*Tasks to perform:*
(a) Using the orifice plate description, answer each question:
(i) What does FIG. 5 show?
(ii) What is the typical length of channel 31?
(iii) What supplies ink to the manifold?
(b) Pull out the passage of the orifice plate description between "FIG. 1 shows" and "construct the orifice plate.", inclusive.
*** Page extract ***
BRIEF DESCRIPTION OF THE DRAWINGS

FIG. 1 shows one embodiment of an orifice plate according to the invention.

FIG. 2 shows a cross-section of a thermal ink jet print head through a particular orifice illustrating the relationship of the integral ink distribution manifold to the rest of the print head.

FIG. 3 shows a cross-section of a thermal ink jet print head illustrating the relationship of the hydraulic separators to the rest of the print head.

FIG. 4 shows another cross-section of a thermal ink jet print head illustrating the relationship between the ink distribution manifold and the hydraulic separators.

FIG. 5 shows a cross-section of the mandrel used to construct the orifice plate.

DETAILED DESCRIPTION OF THE INVENTION

In accordance with the preferred embodiment of the invention, shown in FIG. 1 is an example of an orifice plate 11 having an integral ink distribution manifold 13; a plurality of orifices 15, 17, 19, and 21; and a plurality of integral hydraulic separators 23, 25, and 27 for inhibiting cross-talk between orifices.

FIG. 2 corresponds to a cut A, shown in FIG. 1, through orifice plate 11, as it appears in a completed thermal ink jet print head. As illustrated, manifold 13 provides a nearby reservoir of ink 29 for quickly supplying ink through a short capillary channel 31 to the vicinity of orifice 15. Although the length of channel 31 can vary widely, generally the shorter the channel the faster the refill at the orifice. If the channel is too short, however, it defeats the purpose of the hydraulic separators. To optimize the operating characteristics of the ink jet subject to these competing constraints, the length of channel 31 is typically between 20 mils and 30 mils. Thermal power for the ink jet is supplied by a resistor 33 which is fed electrically by conductors 35 and 37. Typically, a thin layer 39 of passivating material such as silicon dioxide overlies resistor 33 and conductors 35 and 37. Generally, the separation between passivating layer 39 and orifice plate 11 which defines channel 31 is between 1 and 2 mils, except in the region of the manifold which is generally between 2.5 and 5 mils. Also, a heat control layer 41 is generally used between resistor 33 and substrate 43, in order to establish the desired speed of bubble collapse. Typical materials and thicknesses for heat control layer 41 vary depending on the particular substrate used. As an example, for a Si, ceramic, or metal substrate, a customary material for the heat control layer would be SiO2 with a thickness in the range of 3 to 5 microns.

FIGS. 3 and 4 illustrate the nature of hydraulic separators 23, 25, and 27. FIG. 3 corresponds to a cut B, shown in FIG. 1, through orifice plate 11, again as it appears in a completed thermal ink jet print head. Similarly, FIG. 4 corresponds to a cut C through the orifice plate. As shown, hydraulic separators 23, 25, and 27 extend from orifice plate 11, down between each resistor and make contact with passivating layer 39, to block the direct paths between resistors of shock waves emanating from the various resistor locations. Also shown is an ink feed channel 10 for supplying ink to the manifold.
*** Given data ***
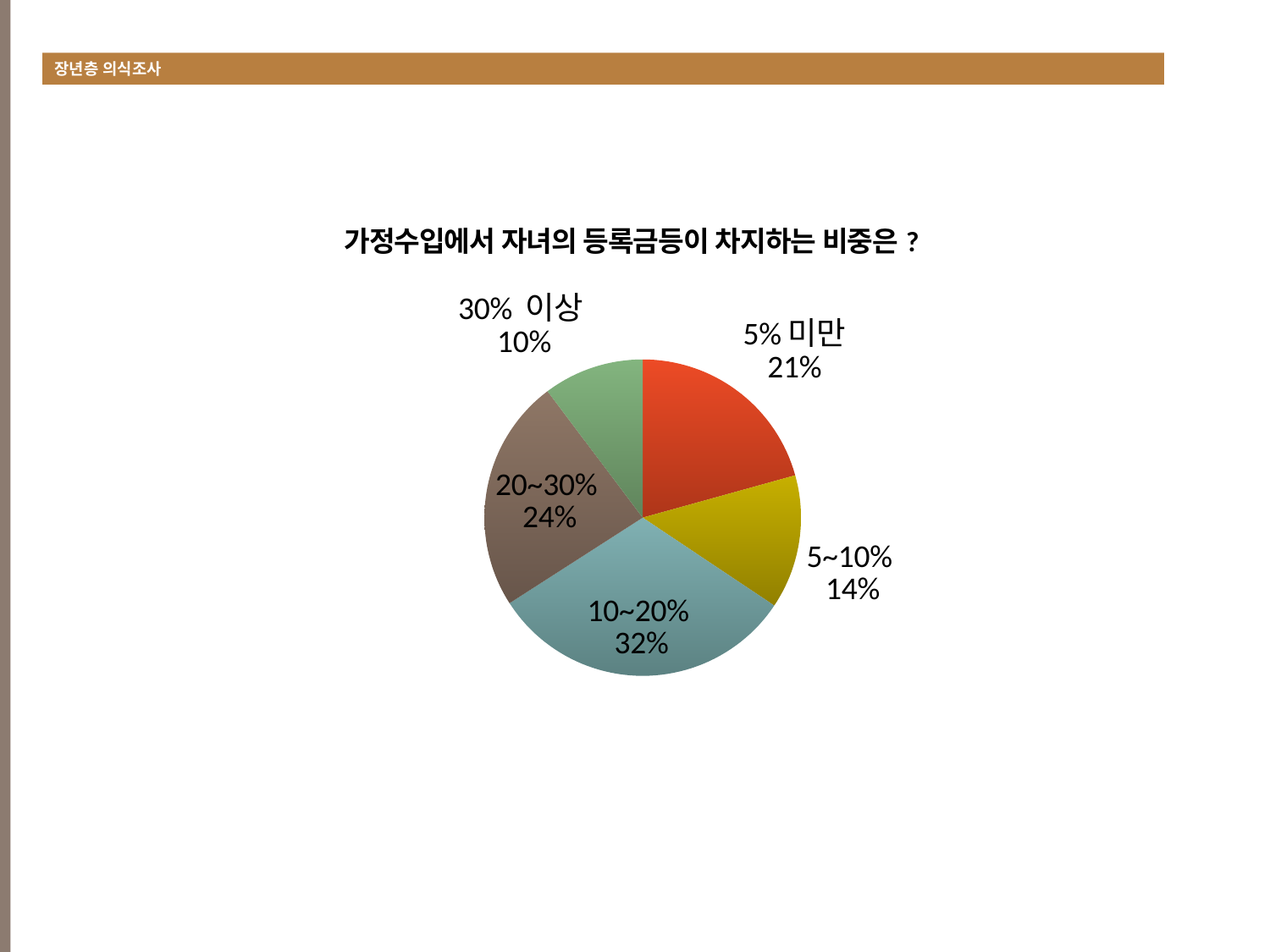
Which slice has the smallest share? 30% 이상 What is the value for the 5% 미만 slice? 21% What is the title of the chart? 가정수입에서 자녀의 등록금등이 차지하는 비중은 ? What is the value for the 10~20% slice? 32% What is the value for the 20~30% slice? 24% Which is larger, the 20~30% slice or the 5% 미만 slice? 20~30% What kind of chart is shown on the slide? pie chart What is the value for the 30% 이상 slice? 10% How many slices does the pie chart have? 5 What colour is the 10~20% slice? teal Which slice has the largest share? 10~20% What is the difference between the 10~20% slice and the 5~10% slice? 18%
***
*Solutions to the problems:*
(a)
(i) A cross-section of the mandrel used to construct the orifice plate.
(ii) Between 20 mils and 30 mils.
(iii) Ink feed channel 10.

(b)
FIG. 1 shows one embodiment of an orifice plate according to the invention.

FIG. 2 shows a cross-section of a thermal ink jet print head through a particular orifice illustrating the relationship of the integral ink distribution manifold to the rest of the print head.

FIG. 3 shows a cross-section of a thermal ink jet print head illustrating the relationship of the hydraulic separators to the rest of the print head.

FIG. 4 shows another cross-section of a thermal ink jet print head illustrating the relationship between the ink distribution manifold and the hydraulic separators.

FIG. 5 shows a cross-section of the mandrel used to construct the orifice plate.